AMLO’s bold program would constitute the world’s largest free economic zone, stretching from Baja California on the Pacific coast to Tamaulipas on the Gulf of Mexico, covering as many as 43 municipalities across the Northern Mexico.
Businesses operating in the zone will enjoy a 50% break in value-added tax (VAT), and the income tax they need to pay has also been reduced to a mere 10%.
There is little doubt that the economic zone will seek to capitalize on the strengths of the US economy, by delivering more incentives for multinational firms to establish Mexican offices, analysts say. Tax-breaks alone will give businesses more opportunities to invest, helping them draw Americans from across the border for shopping.
Larger Vision of Collaboration
The new economic zone appears to be a more tangible manifestation of existing cross-border dealings, especially in the San Diego-Baja corridor which has aimed to position itself as a region for higher-end services, including high tech manufacturing, life sciences research and development and of course, software, IT services and call center services.
One of the most notable symbols of that collaboration came two years ago when Thermo-Fischer’s CTO drove the establishment of a dedicated software development center in Tijuana, about 50 miles south of the company’s main headquarters in Carlsbad, Calif.
Observers see the new economic zone as adding extra fuel to current collaborations, and providing existing Mexican tech firms, and others, to consider capitalizing on the new tax relief in the Northern regions. This could come in the form of creating additional development offices, but some critics say – Not so fast.
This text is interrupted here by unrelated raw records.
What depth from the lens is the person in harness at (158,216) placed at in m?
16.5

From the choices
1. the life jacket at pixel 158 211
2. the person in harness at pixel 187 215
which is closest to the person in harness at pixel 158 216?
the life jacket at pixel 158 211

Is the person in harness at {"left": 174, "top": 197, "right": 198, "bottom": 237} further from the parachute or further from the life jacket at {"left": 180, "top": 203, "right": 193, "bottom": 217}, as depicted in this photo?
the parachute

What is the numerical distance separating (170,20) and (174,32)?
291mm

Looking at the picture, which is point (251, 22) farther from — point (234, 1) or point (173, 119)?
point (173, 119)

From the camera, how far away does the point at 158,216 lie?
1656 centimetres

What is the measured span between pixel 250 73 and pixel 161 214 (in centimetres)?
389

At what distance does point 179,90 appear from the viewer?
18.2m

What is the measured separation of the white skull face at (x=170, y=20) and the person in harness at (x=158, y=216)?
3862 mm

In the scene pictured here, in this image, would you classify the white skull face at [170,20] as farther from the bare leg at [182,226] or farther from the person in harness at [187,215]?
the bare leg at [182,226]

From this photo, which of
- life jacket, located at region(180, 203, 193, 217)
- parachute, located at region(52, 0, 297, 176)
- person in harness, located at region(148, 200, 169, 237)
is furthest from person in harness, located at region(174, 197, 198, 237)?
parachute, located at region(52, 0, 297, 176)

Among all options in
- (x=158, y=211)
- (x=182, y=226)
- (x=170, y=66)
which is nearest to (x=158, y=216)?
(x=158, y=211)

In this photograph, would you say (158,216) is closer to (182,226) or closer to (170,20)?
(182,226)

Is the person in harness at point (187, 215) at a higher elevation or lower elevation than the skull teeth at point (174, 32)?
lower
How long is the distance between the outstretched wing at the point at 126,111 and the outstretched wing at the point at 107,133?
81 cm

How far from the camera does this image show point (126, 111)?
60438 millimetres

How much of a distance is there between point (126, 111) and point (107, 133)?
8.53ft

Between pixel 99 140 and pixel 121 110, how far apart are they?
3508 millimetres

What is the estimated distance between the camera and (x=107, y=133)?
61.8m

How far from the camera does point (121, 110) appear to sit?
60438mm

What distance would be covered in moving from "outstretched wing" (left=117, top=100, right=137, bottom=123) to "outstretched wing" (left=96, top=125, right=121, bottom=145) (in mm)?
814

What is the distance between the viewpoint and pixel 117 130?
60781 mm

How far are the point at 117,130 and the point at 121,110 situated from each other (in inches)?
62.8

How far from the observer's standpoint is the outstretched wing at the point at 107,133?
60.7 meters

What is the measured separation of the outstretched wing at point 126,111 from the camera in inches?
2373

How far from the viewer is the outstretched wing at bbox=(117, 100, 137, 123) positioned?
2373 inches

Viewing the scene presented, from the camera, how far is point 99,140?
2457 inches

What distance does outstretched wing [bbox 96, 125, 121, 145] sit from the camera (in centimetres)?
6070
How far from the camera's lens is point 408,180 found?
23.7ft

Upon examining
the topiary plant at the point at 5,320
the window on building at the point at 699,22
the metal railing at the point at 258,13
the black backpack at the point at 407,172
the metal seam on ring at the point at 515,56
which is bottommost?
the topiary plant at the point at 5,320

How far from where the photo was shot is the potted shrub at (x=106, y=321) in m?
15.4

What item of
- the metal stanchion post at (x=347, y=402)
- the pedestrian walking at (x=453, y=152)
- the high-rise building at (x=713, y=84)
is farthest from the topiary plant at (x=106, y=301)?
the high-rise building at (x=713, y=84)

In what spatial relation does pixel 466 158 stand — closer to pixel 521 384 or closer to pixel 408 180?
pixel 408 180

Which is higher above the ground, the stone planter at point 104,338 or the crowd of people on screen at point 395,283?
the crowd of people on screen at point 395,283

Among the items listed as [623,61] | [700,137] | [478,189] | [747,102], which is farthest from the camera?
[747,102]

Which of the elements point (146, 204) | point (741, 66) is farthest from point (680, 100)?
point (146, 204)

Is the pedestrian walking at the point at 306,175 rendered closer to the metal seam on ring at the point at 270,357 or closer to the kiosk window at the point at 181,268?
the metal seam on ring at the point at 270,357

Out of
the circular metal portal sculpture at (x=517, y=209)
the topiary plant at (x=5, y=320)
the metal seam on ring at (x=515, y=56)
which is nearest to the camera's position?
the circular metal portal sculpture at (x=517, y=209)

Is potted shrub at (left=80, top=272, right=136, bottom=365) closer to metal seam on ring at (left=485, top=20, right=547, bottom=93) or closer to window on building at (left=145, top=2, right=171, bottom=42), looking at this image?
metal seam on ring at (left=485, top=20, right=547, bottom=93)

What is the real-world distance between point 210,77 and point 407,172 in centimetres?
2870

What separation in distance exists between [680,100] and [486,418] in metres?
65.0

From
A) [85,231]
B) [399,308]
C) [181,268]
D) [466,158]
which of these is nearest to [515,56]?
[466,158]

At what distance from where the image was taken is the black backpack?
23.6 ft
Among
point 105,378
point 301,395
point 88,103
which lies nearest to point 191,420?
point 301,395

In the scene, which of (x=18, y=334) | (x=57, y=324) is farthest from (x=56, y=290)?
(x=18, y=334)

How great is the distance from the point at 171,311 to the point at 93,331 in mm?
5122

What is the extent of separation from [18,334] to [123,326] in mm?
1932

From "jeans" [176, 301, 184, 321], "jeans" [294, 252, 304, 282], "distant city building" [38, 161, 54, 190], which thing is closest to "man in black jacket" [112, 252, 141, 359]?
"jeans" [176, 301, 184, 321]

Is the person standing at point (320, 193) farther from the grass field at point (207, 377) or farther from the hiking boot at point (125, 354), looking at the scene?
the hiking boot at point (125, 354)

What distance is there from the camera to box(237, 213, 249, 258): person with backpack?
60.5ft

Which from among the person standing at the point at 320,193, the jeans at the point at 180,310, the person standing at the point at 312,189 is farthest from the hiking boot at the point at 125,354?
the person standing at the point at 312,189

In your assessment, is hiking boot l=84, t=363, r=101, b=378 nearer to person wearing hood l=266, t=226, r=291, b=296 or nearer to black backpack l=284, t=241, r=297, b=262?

One of the long-standing criticism of the border region is its lack of qualified talent. High capacity talent hubs such as Monterrey, Guadalajara and Mexico City cast a big shadow on the less-developed border towns.
To add to this, there is an ongoing uncertainty around the fate of thousands of migrants, mostly from Central America.
The other major challenge is the belief that Southern California business, in large part, remains clueless about the high-tech capabilities along the border.
In this essay in Nearshore Americas from 2017, our author argues that U.S. decision-makers lack to the familiarity with the Baja region necessary to imagine the kinds of partnerships that could result. “What I see is a highly complementary ecosystem (connecting Baja and San Diego), which has the potential to become much more integrated and cohesive than it is presently,” he writes.
To deal with the talent crisis, AMLO has devised a program called “Youth Building the Future”, under which around 300,000 high school students will be given incentives every month. In addition, the government has agreed to spend millions of dollars on providing job training (internships) for as many as 2.3 million young people
The northern Mexican states have long been creating better economic opportunities, partly due to their proximity with the United States. Baja California, for example, saw a double-digit economic expansion in 2017, the highest growth among the Mexican states.
Until the North American Free Trade Agreement (NAFTA) came into force, the northern region was a duty-free area for high-end goods. However, in recent years, reports say, higher taxes has left many businesses struggling to compete with their counterparts in US cities such as San Diego.
However, curbing crime and building a strong educated workforce has been a challenge for successive governments. In the border town of Tijuana, for example, homicide rates increased so dramatically that the state of Baja became the second-most violent state in the country in 2018, behind Colima.